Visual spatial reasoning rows
--------

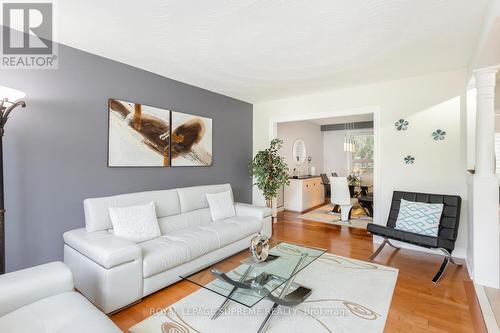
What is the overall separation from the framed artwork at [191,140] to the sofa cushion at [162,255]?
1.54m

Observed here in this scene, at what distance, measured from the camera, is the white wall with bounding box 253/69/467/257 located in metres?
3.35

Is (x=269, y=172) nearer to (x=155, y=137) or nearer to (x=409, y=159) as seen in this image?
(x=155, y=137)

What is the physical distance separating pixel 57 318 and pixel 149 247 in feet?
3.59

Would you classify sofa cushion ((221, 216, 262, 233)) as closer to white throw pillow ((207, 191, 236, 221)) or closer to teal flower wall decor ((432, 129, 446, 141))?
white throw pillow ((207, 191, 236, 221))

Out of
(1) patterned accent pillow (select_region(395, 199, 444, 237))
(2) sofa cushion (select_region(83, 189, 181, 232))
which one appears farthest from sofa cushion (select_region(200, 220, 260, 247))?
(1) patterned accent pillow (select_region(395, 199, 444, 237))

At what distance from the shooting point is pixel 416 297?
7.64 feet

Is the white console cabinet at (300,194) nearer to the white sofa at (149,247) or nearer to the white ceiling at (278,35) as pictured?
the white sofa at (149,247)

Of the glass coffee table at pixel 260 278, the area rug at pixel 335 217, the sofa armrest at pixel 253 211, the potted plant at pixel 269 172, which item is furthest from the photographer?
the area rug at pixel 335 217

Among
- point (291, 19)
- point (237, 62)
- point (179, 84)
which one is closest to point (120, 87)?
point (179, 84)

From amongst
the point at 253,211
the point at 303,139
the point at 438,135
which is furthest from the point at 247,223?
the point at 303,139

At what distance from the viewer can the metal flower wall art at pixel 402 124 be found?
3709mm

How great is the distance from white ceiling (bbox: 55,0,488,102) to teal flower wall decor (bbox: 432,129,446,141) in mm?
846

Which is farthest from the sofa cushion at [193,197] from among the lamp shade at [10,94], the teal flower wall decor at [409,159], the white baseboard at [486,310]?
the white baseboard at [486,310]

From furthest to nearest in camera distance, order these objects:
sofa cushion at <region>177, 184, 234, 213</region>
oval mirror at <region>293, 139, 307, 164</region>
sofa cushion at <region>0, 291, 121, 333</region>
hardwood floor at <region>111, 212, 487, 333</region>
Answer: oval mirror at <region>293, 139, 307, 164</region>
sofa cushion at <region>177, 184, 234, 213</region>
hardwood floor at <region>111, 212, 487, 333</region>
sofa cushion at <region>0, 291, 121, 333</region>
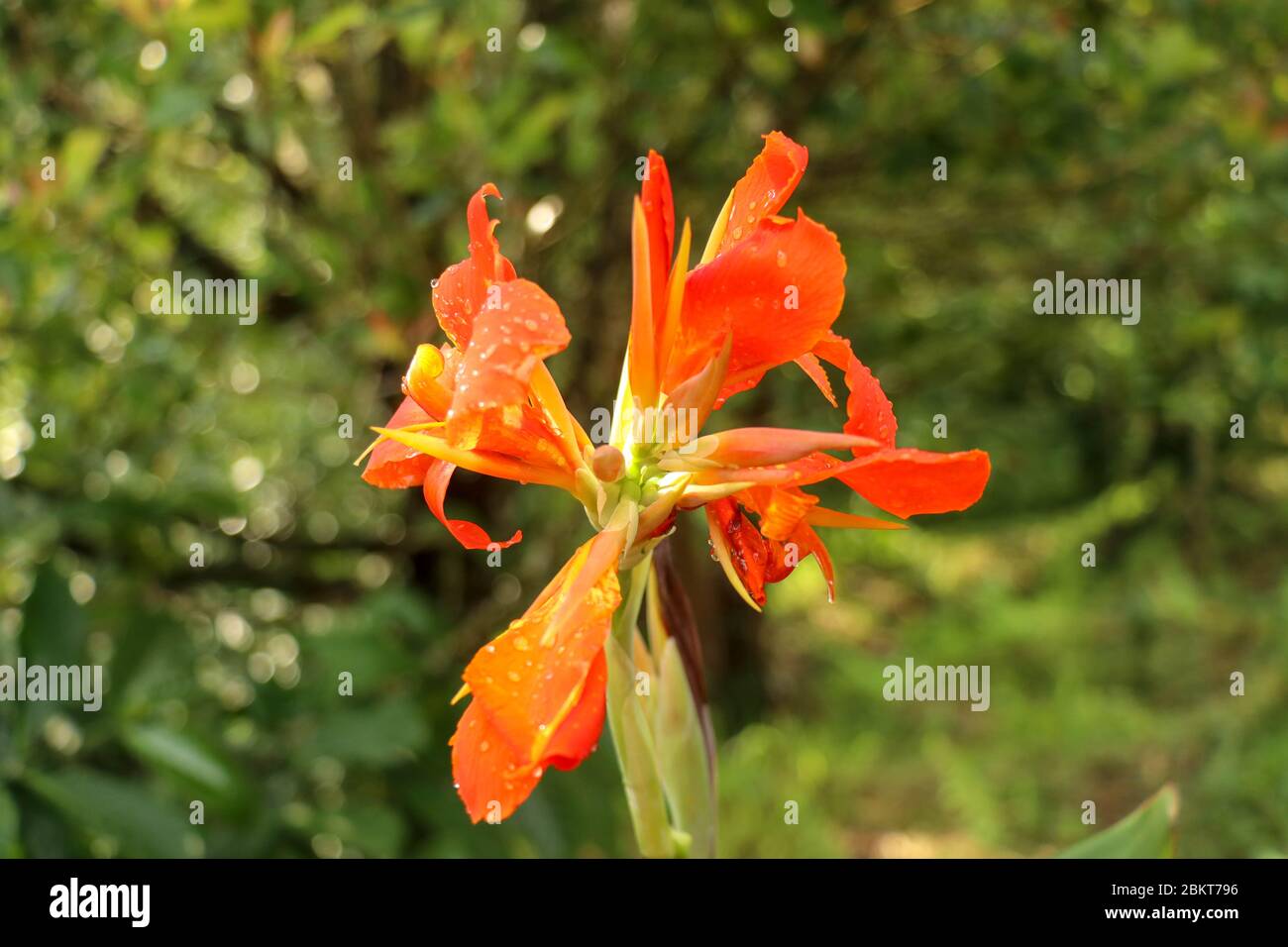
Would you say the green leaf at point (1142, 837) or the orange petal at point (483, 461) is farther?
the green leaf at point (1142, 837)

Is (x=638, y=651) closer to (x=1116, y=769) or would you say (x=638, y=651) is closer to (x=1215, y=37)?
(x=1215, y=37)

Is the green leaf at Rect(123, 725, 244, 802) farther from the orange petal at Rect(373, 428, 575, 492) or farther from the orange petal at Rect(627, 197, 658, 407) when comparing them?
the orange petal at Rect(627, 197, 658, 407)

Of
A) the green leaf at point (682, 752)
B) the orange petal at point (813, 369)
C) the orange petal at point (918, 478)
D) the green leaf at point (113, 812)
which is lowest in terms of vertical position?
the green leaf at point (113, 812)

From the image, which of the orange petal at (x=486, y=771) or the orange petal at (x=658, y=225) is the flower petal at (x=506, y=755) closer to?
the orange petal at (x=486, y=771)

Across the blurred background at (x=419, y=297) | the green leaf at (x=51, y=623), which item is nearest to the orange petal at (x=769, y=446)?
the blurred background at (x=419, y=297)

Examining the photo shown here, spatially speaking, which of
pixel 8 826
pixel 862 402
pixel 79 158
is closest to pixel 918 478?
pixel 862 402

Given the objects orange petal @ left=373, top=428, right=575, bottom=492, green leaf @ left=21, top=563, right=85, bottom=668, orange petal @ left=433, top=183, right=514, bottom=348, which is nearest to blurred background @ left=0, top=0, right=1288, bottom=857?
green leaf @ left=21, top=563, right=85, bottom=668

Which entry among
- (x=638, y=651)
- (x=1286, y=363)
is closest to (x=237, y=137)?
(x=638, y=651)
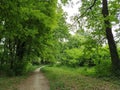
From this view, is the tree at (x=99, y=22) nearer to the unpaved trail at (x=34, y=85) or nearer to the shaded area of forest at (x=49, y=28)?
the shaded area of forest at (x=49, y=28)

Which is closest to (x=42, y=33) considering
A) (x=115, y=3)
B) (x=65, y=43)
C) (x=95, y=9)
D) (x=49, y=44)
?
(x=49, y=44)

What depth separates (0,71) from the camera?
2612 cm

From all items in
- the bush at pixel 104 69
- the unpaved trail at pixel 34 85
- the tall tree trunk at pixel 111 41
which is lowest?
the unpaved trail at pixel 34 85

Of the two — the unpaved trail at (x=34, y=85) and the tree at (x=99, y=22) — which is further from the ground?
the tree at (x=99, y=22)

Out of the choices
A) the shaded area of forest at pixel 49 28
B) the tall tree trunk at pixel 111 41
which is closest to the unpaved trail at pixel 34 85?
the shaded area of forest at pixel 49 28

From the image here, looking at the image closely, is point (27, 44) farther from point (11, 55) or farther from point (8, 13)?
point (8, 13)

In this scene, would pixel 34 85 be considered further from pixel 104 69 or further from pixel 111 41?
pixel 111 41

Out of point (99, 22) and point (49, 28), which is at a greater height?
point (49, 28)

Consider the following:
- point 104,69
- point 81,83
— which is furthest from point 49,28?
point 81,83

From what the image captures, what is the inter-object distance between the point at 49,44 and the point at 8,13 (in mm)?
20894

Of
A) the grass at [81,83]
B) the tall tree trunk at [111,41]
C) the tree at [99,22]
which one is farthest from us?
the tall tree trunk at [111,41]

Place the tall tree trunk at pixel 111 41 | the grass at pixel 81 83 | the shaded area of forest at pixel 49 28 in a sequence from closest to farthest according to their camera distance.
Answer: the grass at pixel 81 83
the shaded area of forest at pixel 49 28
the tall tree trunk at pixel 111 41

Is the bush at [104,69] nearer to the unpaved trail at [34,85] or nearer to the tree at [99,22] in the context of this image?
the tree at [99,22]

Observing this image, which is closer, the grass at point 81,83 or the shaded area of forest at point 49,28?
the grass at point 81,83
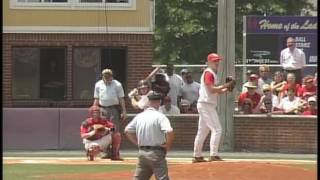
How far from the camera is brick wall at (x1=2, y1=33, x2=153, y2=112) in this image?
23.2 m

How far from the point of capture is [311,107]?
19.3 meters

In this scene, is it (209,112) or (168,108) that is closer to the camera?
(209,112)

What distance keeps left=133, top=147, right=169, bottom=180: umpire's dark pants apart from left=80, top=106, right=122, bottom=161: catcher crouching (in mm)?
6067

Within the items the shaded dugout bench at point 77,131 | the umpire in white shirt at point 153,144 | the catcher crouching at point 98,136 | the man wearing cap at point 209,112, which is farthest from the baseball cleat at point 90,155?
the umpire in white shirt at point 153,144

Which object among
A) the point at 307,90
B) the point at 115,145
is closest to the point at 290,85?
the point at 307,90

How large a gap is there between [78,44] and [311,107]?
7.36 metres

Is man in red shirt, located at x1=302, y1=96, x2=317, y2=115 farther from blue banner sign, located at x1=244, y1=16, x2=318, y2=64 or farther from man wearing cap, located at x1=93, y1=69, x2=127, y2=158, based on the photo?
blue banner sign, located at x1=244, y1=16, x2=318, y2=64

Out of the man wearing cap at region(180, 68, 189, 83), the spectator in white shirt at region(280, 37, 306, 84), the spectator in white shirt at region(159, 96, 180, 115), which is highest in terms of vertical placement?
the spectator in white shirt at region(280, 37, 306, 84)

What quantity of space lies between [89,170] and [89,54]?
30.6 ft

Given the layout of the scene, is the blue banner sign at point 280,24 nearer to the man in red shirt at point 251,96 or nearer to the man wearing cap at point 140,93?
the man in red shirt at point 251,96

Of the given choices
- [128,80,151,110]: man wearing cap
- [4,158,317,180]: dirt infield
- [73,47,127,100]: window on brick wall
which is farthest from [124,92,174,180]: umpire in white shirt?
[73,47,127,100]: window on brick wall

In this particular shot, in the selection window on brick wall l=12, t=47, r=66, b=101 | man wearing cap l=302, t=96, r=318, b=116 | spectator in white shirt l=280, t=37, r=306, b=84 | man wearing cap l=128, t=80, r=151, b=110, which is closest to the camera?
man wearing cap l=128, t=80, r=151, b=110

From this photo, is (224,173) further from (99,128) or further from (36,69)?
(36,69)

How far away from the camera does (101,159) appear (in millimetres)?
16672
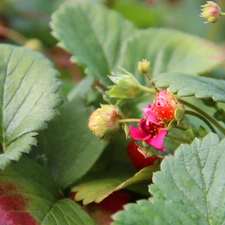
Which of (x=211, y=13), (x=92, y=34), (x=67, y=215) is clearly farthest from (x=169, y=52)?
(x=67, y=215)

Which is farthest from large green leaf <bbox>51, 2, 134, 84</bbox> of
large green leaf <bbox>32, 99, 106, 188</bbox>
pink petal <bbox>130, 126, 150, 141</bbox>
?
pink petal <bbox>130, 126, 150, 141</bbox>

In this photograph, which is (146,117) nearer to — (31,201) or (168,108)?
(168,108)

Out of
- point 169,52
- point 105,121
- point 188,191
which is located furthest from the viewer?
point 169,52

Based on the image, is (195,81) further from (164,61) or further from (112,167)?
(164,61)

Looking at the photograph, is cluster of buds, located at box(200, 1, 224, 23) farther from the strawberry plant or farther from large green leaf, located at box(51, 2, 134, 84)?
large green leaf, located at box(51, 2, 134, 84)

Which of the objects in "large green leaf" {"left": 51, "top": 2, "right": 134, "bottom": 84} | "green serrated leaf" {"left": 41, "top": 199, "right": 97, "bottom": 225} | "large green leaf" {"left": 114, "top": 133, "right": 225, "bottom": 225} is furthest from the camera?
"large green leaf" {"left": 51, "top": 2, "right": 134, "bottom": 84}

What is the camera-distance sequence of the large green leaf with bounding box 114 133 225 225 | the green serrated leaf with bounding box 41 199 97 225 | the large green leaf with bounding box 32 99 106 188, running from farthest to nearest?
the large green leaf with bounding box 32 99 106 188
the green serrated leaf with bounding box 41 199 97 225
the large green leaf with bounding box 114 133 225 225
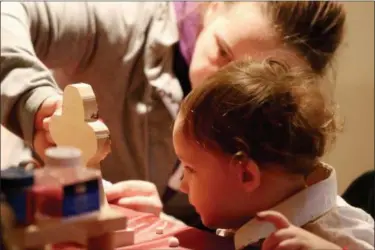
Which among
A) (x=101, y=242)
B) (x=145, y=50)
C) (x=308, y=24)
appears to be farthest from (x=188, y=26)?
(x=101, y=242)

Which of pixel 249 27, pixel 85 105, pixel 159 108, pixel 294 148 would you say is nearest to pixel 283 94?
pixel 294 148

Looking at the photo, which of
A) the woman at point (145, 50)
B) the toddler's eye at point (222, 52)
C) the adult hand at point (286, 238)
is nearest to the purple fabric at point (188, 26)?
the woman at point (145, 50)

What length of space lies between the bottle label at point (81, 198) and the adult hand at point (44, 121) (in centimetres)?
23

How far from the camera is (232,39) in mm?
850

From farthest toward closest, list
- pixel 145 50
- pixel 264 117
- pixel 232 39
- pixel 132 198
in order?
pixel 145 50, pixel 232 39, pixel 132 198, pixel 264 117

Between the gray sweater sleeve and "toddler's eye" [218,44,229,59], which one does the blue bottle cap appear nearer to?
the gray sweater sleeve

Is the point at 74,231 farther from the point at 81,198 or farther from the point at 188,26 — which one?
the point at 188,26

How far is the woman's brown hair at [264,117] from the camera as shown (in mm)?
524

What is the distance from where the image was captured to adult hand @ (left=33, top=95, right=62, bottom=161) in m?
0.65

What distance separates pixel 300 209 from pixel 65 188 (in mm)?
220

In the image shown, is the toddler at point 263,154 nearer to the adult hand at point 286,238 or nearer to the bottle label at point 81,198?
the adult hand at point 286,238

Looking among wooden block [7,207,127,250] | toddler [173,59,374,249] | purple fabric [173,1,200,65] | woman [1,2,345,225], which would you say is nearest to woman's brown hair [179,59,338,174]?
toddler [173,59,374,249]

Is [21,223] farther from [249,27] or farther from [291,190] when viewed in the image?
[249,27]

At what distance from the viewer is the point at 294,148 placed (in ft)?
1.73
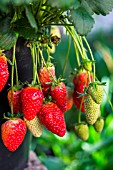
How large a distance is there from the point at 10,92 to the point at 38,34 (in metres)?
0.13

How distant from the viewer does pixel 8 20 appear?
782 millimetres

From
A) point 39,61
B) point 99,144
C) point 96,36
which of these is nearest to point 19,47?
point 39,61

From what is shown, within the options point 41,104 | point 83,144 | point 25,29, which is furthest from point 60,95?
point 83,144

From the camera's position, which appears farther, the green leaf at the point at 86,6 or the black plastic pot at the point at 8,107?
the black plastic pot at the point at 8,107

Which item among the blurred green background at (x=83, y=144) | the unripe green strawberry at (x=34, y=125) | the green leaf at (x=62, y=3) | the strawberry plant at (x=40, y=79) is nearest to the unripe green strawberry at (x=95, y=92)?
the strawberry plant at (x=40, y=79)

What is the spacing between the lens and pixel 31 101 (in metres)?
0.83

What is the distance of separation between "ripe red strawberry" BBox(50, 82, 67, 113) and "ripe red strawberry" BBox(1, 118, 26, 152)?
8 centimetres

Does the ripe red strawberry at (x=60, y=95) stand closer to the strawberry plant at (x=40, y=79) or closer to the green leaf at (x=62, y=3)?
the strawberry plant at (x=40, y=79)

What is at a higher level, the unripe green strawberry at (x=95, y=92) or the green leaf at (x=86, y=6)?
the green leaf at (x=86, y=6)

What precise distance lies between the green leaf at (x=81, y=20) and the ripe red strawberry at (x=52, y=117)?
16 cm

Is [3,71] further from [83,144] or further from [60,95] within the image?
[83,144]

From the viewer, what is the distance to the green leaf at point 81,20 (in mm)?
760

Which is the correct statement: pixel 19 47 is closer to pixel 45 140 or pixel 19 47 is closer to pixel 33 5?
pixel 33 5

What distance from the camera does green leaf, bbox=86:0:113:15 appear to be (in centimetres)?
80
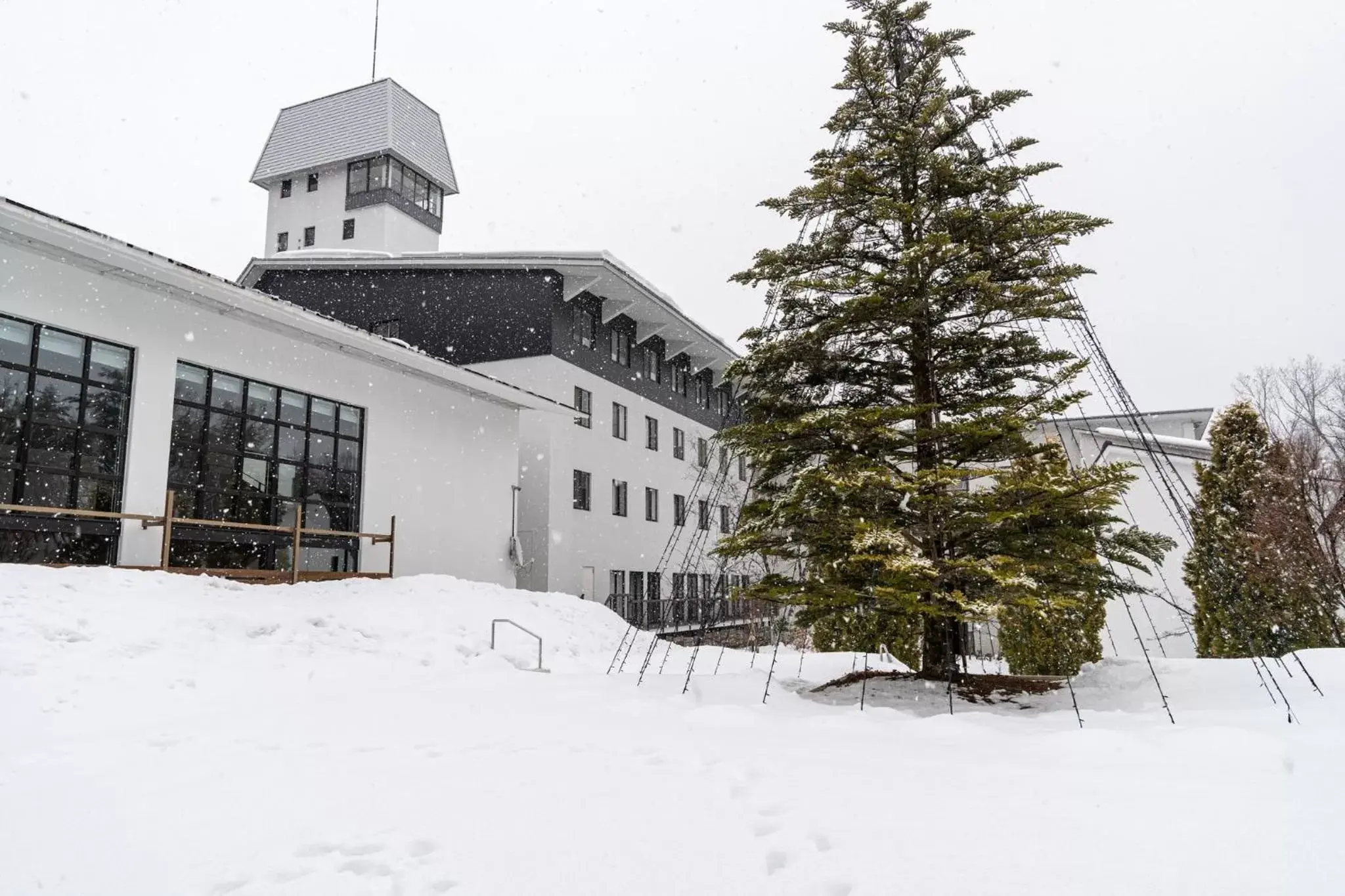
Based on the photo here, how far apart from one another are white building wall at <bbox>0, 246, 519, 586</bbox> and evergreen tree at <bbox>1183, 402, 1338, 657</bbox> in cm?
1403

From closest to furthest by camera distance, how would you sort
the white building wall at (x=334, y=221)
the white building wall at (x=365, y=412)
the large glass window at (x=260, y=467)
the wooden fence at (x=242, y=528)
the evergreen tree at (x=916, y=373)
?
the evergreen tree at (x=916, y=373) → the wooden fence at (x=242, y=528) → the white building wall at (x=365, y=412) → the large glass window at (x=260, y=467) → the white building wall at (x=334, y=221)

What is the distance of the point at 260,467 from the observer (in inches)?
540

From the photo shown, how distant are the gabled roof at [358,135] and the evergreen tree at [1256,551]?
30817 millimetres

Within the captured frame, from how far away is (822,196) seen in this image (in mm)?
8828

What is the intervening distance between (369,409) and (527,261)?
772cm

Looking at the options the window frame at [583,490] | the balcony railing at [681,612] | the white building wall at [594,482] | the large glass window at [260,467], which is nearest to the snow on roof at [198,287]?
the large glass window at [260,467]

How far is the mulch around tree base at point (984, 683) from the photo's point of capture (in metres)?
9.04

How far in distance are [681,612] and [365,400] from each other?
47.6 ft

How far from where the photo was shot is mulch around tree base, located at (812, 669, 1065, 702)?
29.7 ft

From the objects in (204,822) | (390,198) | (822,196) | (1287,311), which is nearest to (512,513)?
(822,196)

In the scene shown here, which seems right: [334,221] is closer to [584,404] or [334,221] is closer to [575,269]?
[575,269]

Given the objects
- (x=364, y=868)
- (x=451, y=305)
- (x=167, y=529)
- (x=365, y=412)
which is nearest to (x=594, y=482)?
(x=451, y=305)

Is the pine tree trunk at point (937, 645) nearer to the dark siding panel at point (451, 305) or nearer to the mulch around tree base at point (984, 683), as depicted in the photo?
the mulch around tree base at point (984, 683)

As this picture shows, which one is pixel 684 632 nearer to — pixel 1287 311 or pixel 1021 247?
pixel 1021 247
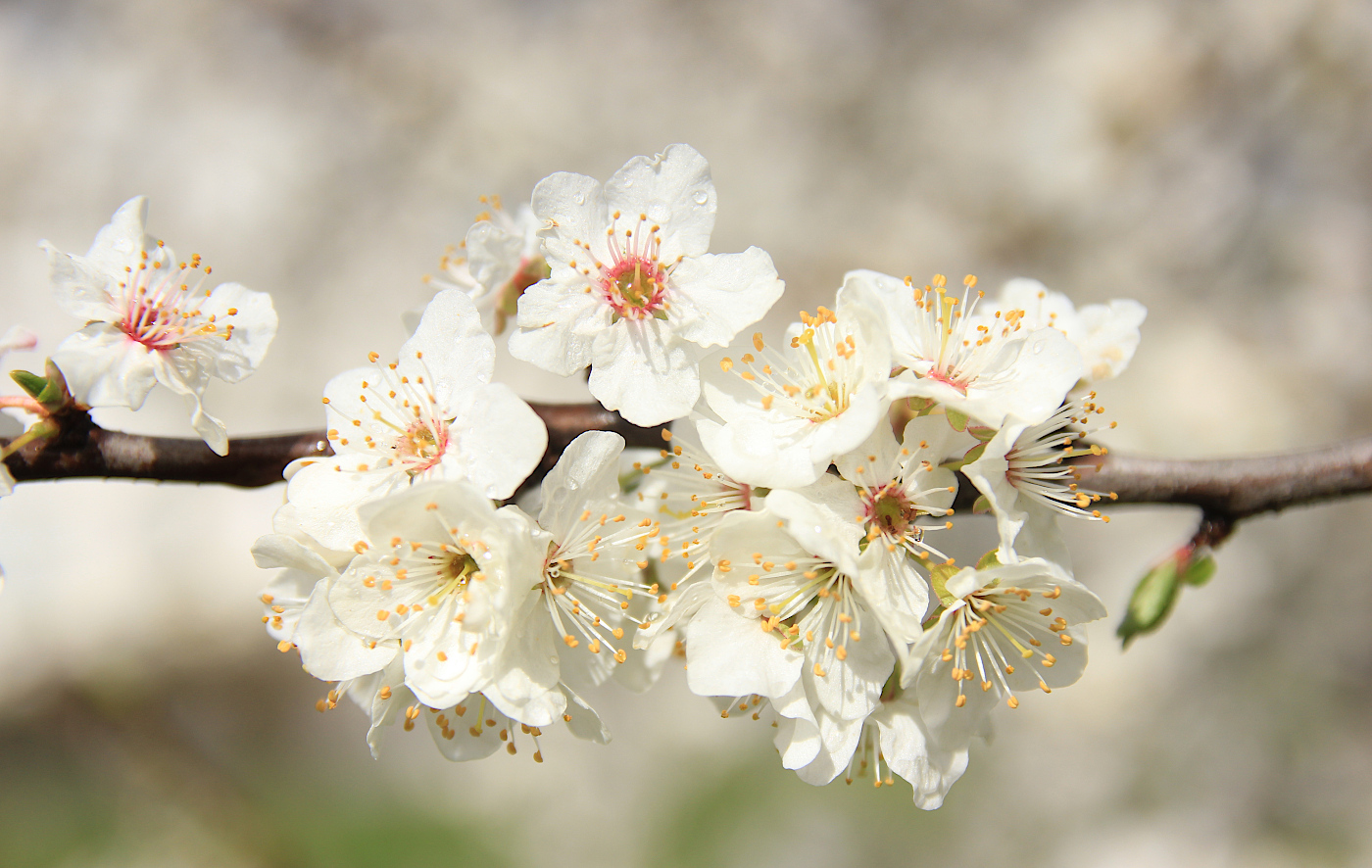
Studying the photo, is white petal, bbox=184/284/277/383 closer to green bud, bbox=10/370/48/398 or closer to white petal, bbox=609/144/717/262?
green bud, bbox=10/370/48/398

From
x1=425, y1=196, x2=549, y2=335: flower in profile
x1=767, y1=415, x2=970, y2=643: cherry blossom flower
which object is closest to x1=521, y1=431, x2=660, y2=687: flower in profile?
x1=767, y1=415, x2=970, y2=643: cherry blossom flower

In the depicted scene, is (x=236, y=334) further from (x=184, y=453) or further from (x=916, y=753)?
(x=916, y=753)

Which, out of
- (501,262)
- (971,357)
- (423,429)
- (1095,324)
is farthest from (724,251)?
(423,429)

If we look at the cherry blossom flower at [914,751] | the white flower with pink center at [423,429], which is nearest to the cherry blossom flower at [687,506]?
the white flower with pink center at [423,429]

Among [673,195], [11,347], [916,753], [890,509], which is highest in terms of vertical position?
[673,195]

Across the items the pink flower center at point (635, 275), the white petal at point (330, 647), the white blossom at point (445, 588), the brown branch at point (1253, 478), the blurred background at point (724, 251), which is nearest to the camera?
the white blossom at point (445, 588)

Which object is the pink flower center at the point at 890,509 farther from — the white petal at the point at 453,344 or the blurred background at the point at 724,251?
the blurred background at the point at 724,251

--------

REQUIREMENT
Format the lines as a numbered list, beginning with the line containing "What length of" and running through the line containing "pixel 145 50, pixel", and drop any blank lines.

SOLVED EXERCISE
1. What length of space lies between the bottle label at point (81, 198) and the adult hand at point (44, 121) (in centimetres)?
2. 23
3. How far from the camera is (232,39) in mm?
4. 850
5. From farthest toward closest, list
6. - pixel 145 50
7. - pixel 264 117
8. - pixel 232 39
9. - pixel 132 198
10. in order?
11. pixel 145 50, pixel 232 39, pixel 132 198, pixel 264 117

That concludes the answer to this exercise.